Je suis prof de français en Hollande depuis cinq ans maintenant, et s’il y a quelque chose qui me rebute, à part les paquets de copies, ce sont les rendez-vous avec les parents. Je stresse de dire quelque chose d’idiot ou bien qu’ils me racontent des choses trop personnelles. Je n’ai jamais été du côté du prof en France, alors peut-être que les choses se passent différemment, mais voici comment moi je le vis.

Après chaque bulletin, les parents ont la possibilité de rencontrer deux profs. Ils s’inscrivent sur Internet, le logiciel fait son travail de puzzle, et quelques jours avant la soirée de rencontres, je reçois mon emploi du temps et les parents reçoivent le leur.
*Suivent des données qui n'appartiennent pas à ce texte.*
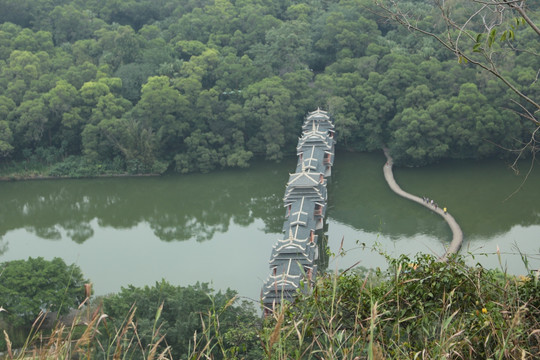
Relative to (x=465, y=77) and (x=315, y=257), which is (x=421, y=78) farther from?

Dans la salle des profs, on entend alors : « Et toi, cette fois, t’es là jusqu’à quelle heure ? » « Oh, t’as les parents de Marieke ? Ils sont cools ! » « T’as les parents de Jan ? Hum, ça ne va pas être un rendez-vous facile ! » « Ah, les parents de Mohammed ne viennent pas ? Dommage, ça aurait été utile. Il faudra leur téléphoner ! »

Et puis, il y a toujours les parents retardataires qui ont perdu les codes pour s’inscrire, ou qui se rendent compte trop tard qu’il y avait cette soirée, ou qui travaillent tard et qui ne peuvent pas être là à l’heure dite, alors on décale l’un, on pousse les autres et on essaie de voir tout le monde le même soir.

Les rendez-vous durent dix minutes, de 19h à 22h ! Autant dire que parfois, la tête me tourne un peu quand toutes les dix minutes, je vois de nouvelles têtes face à moi !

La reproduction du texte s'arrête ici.